Moje wrażenia z gali

Tromba - Dubiel
Dubiel się już wyrobił i z niego niezły byczek, a przy tym nabył już skillsy. Trombka przy nim to osiedlowy chłopaczek do bicia. Troszkę nietrafione zestawienie

Muran - Pasut
Muran kolejny raz potwierdził, że jest farmazonem. Jest już stary i zmęczony, ok, ale niech nie farmazoni, że jest takim zabijaką i łamie ludzi, bo potem instruktor krav magi jedyne co robi to dostaje oklep od młodych byczków. Pasut bez rewelacji, dał radę, ale w kiepskim stylu.

Bandura - Alan
Alan podobnie jak kilku innych zawodników, niby zawodowiec, niby długo walczy, niby ma osiągnięcia, ale wygrać potrafi tylko ze słabszym fizycznie i psychicznie zawodnikem. Wystarczy, że przeciwko niemu stanie charakterniak z siła w łapie i Alan szybko pada na deski. Bandura dobry debiut. Alan tym gadaniem, że robi wagę pod Denisa chyba ratuje swoją pozycję. Denis go zamorduje w każdej opcji.

Ferrari - Hejter
Pomysł mega z dupy na walkę. Ferrari to szalony czołg z kowadłem w łapie. Jak taki chłopaczek jak Hejter ma mu dać radę? W parterze nic mu nie zrobi bo Ferrara o wiele silnieszy, w stójce tym bardziej Hejter by go klepał ,a Ferrari masakrował.

Krycha - Fitlover
Krycha bez żadnego progresu przez tyle lat. On też wygra tylko ze znacznie słabszym rywalem. Wystarczy mu wystawić charakterniaka a nie ofiarę losu i się robi mega problem. Fitlover - typowy frik z ambicjami. Umie #!$%@?ąć, nie pęka i wygrywa z Krychami UFC

Rudy - Polak
Rudy to kolejny gość, który wygra tylko z jakimś stłamszonym zawodnikiem. Rudy nie ma psychy do walki. Powinien się bić z równym sobie fizycznie gościem, a nie czołgiem jak Polak bo tak to jak widać, stoi i zbiera i nie ma pomysłu na uderzenie bo wie,że się nadzieję na bolesną kontrę. W efekcie nie atakuje i zbiera.

Daro - Filipek
Daro padł po cepie na obojczyk. Może coś tam by chciał #!$%@?ąć, łapę ma niemałą i jest wysoki, ale odporrność na ciosy zerowa jak Najman. Mały Filipek w niego wjechał raz, dwa, trzy i Lew padł na glebę. Najman czy inny Bonus BGC to jego level w tej chwili.

Szymol - Dzinold.
Łysy fajnie wypadl. Opanowany, niewzruszony na lowkicki. Szedł i bił. Szymol chaotycznie się kręcił i uciekał, okopywanie nogi to jego główny pomysł na walkę. Potem się to ruszyło jakoś. Typowa walka frików. Spoko, ale bez polotu.

Koks - Bóg
To samo, Friki które chcą się #!$%@?ć ale jeszcze nie wiedzą do końca jak i nie mają kondycji. Spoko walka chłopaków, którzy chcą ale jeszcze aż nie potrafią / nie mogą.

Walka lasek
Typowa walka lasek, szkoda czasu, szkoda gadać.

Komentatorzy
Dla mnie ten skład jest zajebisty. Chłopaki ogarniają zasady walki, znają świat MMA, wprowadzają luźną atmosferę, smieją się, dają emocje w głosie, widzą co się dzieje w walce, znają te wszystkie gilotyny, ciosy, więc płynie też wiedza z ich komentarza. Kanu, Turski, Kubańczyk robią dobrą robotę.

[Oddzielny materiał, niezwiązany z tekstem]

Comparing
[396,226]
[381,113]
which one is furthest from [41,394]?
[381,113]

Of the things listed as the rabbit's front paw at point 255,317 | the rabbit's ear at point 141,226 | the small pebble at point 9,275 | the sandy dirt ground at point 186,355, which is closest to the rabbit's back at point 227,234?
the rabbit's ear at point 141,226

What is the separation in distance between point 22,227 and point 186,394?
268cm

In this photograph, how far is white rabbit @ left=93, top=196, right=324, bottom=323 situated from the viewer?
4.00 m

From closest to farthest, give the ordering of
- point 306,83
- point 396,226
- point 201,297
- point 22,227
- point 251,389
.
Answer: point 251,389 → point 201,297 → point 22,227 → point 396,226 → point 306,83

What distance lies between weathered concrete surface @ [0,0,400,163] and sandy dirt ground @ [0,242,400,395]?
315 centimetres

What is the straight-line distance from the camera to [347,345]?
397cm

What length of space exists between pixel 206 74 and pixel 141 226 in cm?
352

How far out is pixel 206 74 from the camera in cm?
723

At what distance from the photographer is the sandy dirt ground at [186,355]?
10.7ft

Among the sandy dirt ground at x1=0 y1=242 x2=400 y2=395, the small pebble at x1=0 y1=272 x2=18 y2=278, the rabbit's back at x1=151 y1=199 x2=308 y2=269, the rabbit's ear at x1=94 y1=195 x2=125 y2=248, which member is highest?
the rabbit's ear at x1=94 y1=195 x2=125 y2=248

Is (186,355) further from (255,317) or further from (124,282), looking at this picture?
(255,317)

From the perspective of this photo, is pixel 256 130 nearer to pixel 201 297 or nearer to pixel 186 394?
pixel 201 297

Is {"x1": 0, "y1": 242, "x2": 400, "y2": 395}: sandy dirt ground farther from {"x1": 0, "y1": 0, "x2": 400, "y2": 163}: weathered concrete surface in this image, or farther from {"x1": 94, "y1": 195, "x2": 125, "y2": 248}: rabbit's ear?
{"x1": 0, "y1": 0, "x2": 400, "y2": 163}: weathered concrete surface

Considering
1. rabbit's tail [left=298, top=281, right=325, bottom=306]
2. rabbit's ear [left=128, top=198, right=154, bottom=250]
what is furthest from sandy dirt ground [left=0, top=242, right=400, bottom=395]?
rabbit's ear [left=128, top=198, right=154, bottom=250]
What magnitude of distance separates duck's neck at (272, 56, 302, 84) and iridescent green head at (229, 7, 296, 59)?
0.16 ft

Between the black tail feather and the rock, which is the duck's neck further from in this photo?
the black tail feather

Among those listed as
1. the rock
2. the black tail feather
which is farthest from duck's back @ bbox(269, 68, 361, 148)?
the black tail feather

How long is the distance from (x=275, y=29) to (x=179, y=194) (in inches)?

Przerwy na wywiady i koncerty
Tu nic nie trzeba mówić. Wywiady to #!$%@? nie do słuchania, Gola i Boxdel nadal wypowiadają się jak przygłupie prymitywy, a koncerty tego bydła jak kiza, leosie, oliwki czy white idiots powinny być prawnie zakazane i karalne bo szkodzą społeczeństwu.

Gala taka sobie. Karta niby niegłupia, ale Rudy i Hejter odrazu było wiadomo, że zaraz padną, Alan i Muran zawiedli, Daro szybko padł, najlepiej wypadł nowy narybek czyli dwie pierwsze walki chłopów. Friki chciały się nawalać, bitka bez dominacji jednego nad drugim.

No i precz z tym #!$%@? MMA na rzecz K1 czy boksu w małych. Zamiast się chłopaki tłuc to jeden złapie za nogę i trzyma pół rundy, a drugi kręci, żeby się nie przewrócic i takie to walki. Każda walka MMA to sprowadza się do tego, że słabszy szuka nogi i #!$%@? a nie bitka. Precz z MMA

#famemma
  • 8
@Krul_Marcineusz_Pierfszy: Te koncerty byłyby ok, gdyby się otworzyli na coś więcej niż tylko tej obsrany rap/hip hip. Niekoniecznie każdy chce tego słuchać a co galę jest ten sam styl, bo się bombel zna z raperami to każą potem słuchać tego gówna. Już bardziej by mi się podobało jakby puścili 2 kawałki w tym stylu co ten łysy dzinold wychodził do oktagonu. Trochę tego, trochę tego a nie osrany rap w kółko.